- [Descrição da tarefa]
Passe para o inglês esta frase do trecho sobre o julgamento: "Os próximos passos serão reveladores de todas as entrelinhas subjacentes ao noticiário pomposo."

- [Trecho do texto]
☆ ☆ ☆ ☆ ☆ ☆ ☆
Essa deliberada politização
do julgamento só não mina fatalmente o governo encabeçado pelo PT por
que suas políticas sociais se encaixam no sonho de consumo de uma massa
paternalista e, principalmente, pela imagem depravada dos opositores de
maior visibilidade, cujas travessuras podem ter sido protegidas pela
mídia maior, mas não escapam ao boca-boca das ruas - na era da internet
até as paredes falam.
Os próximos passos serão
reveladores de todas as entrelinhas subjacentes ao noticiário pomposo.
Como há sempre um dia depois do outro, toda essa montagem aparentemente
blindada vai desmilinguir-se como um castelo de areia.
O
que aconteceu até agora não se esgota em si. Os senhores juízes vão se
dar por satisfeitos com a última proeza, o brilho nas telinhas de
plasma, e mudarão de assunto com a expectativa de que a turba vai se
empanzinar com as punições d’agora. A roubalheira mesmo, provada e
comprovada até em tribunais estrangeiros, ficará à sombra das capas
pretas endeusadas e não se falará mais nisso.
O
maniqueísmo perdurará para o deleite das elites dominantes e o jogo de
cartas marcadas dominará, a menos que o povo acorde e readquira o juízo
crítico de que foi destituído pelas tramas e pela tecnologia midiática
de um sistema vitorioso em seus propósitos de dominação.
☆ ☆ ☆ ☆ ☆ ☆ ☆
- [Conjunto de dados]
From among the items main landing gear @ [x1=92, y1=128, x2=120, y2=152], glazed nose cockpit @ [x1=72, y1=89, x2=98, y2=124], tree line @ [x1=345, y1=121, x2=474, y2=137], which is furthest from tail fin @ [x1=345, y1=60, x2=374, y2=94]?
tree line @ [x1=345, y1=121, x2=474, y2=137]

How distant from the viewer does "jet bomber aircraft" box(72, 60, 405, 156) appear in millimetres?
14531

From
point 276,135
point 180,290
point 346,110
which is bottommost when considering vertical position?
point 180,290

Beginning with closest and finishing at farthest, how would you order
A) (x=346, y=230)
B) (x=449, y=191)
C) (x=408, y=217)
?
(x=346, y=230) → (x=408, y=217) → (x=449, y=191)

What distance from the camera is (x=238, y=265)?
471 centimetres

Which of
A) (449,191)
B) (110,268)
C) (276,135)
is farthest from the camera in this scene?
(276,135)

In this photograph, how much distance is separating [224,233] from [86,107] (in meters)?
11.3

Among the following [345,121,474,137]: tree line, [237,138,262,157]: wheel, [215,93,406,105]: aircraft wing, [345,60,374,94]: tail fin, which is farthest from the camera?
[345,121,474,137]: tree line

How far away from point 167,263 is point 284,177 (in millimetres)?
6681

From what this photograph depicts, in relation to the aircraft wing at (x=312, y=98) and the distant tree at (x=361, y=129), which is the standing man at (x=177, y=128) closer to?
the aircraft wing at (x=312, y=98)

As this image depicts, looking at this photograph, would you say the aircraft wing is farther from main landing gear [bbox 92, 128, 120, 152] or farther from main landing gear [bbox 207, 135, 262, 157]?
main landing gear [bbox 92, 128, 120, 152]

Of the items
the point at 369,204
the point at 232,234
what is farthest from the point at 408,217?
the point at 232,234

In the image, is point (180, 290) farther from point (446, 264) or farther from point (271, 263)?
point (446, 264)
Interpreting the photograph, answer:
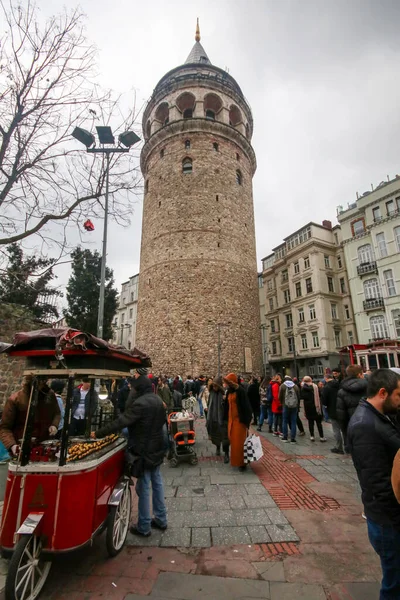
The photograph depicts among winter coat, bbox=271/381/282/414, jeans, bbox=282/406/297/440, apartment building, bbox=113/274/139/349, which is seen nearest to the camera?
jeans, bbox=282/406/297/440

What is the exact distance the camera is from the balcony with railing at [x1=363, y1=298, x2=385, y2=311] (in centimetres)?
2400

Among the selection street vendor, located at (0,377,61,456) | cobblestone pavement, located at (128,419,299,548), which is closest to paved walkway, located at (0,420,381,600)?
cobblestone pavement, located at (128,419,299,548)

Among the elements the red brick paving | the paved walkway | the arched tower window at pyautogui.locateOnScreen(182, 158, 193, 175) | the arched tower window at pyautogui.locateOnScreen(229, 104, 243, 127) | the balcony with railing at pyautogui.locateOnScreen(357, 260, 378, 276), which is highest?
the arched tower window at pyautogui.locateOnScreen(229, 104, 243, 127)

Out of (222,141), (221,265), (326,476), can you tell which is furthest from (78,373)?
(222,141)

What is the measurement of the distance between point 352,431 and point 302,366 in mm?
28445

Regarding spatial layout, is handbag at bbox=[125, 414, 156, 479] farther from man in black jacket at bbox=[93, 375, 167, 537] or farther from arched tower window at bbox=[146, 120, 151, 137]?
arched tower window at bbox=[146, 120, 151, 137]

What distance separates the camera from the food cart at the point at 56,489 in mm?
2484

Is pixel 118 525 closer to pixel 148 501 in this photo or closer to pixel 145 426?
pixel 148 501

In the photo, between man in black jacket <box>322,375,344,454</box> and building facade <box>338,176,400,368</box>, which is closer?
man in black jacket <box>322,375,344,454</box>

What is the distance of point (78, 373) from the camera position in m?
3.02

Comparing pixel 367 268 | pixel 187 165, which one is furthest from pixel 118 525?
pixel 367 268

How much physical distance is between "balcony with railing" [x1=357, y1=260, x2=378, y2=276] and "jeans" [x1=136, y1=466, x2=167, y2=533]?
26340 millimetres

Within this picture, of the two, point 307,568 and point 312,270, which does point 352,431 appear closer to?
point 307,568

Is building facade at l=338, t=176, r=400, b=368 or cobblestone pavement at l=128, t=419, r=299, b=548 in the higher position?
☆ ☆ ☆ ☆ ☆ ☆ ☆
- [Solução completa]
The next steps will reveal all the subtext underlying the pompous news coverage.